# S: Bergwerk Händler Raum Hi-HM-H



## marderschaden (22. Juli 2009)

Hallo,
ich suche im Raum Hildesheim-Hameln-Hannover einen Händler
der Bergwerk bikes auch "tatsächlich" verkauft.
Möchte mir nächstes Frühjar eines zulegen.
Da stehen zwar massig viele Händler auf der Internetseite von
bergwerk. Aber die entsprechenden Internetseiten der Händler,
soweit sie denn überhaupt zu finden sind, geben nix her. 
Ich hab` ehrlich gesagt auch keine Lust stundenlang 
rumzutelefonieren 

Tschau
Manni


----------



## wondermike (30. Juli 2009)

Und vielleicht kann Dich dann auch noch jemand zu dem richtigen Händler hinfahren. Und Dich in den Laden reintragen. Ist ja echt alles furchtbar mühsam...


----------



## MTB-News.de




----------



## marderschaden (30. Juli 2009)

wondermike schrieb:


> Und vielleicht kann Dich dann auch noch jemand zu dem richtigen Händler hinfahren. Und Dich in den Laden reintragen. Ist ja echt alles furchtbar mühsam...


 
Ja, das wäre wahnsinnig nett!!! Machen die sowas?

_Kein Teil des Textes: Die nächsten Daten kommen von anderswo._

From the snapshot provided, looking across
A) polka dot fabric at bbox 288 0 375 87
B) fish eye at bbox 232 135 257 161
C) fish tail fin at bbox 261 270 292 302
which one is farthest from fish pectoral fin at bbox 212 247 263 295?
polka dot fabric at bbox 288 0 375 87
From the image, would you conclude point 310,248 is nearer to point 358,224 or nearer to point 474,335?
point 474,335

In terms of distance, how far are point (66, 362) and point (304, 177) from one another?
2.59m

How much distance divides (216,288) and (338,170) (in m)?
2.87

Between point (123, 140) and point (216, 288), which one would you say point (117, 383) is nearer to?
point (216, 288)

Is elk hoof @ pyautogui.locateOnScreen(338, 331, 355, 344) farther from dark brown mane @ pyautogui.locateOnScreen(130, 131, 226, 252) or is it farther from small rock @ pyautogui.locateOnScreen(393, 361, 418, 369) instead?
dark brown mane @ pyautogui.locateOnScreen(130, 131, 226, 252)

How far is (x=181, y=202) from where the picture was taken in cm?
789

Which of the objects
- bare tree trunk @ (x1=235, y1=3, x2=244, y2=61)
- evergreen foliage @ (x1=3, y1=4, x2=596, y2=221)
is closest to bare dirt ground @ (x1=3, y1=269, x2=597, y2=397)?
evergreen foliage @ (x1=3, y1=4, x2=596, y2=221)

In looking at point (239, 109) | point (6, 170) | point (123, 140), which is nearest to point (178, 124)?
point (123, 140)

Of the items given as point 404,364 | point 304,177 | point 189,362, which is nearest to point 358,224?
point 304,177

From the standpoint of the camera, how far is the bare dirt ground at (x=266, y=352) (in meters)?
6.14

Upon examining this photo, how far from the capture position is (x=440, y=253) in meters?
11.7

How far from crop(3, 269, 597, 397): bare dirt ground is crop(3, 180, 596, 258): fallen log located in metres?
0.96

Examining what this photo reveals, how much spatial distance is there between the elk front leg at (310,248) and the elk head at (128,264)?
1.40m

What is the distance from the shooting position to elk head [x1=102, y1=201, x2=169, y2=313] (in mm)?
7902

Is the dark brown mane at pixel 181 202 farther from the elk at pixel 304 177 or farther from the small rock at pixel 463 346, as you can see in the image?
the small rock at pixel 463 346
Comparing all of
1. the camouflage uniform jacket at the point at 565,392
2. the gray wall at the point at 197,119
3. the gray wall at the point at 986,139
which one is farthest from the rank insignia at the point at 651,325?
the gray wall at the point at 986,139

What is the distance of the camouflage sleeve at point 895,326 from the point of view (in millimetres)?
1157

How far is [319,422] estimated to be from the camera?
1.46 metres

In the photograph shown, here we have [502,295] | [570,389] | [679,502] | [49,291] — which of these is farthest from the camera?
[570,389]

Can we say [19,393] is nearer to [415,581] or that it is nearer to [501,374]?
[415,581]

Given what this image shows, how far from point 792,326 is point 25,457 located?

Also, mal Spaß beiseite. Ich schaue mich bereits nach anderen
Marken um. Ich möchte nämlich kein mtb im Onlineshop bestellen.
Es soll schon ein Händler vor Ort/im näheren Umkreis sein. Zwecks
vor Ort Service braucht es dann keinen online Shop Preis zu haben.


----------



## Wasserträger (18. August 2009)

Moin Marderschaden,

wenn Du in Hameln wohnst fahr doch zu Fun-Corner. Ich habe mir dort vor 2 Jahren ein Rotwild gekauft (liegt ja in der Preisklasse von Bergwerk) und bin voll damit zufreiden. Die Jungs kennen sich gut aus und die Beratung ist auch TOP. Das alte Fahrrad nehmen die ggf auch in Zahlung. Nur so ein Tipp von mir....Grüße Stefan


----------



## marderschaden (18. August 2009)

Ja, mit Rotwild habe ich mich auch schon beschäftigt.
Gefallen mir auch sehr gut. Bei fun-corner habe ich 
schon diverse Ausrüstungsteile gekauft. Außer, dass der
Laden im Sommer recht überlaufen, war ich bisher zufrieden.


----------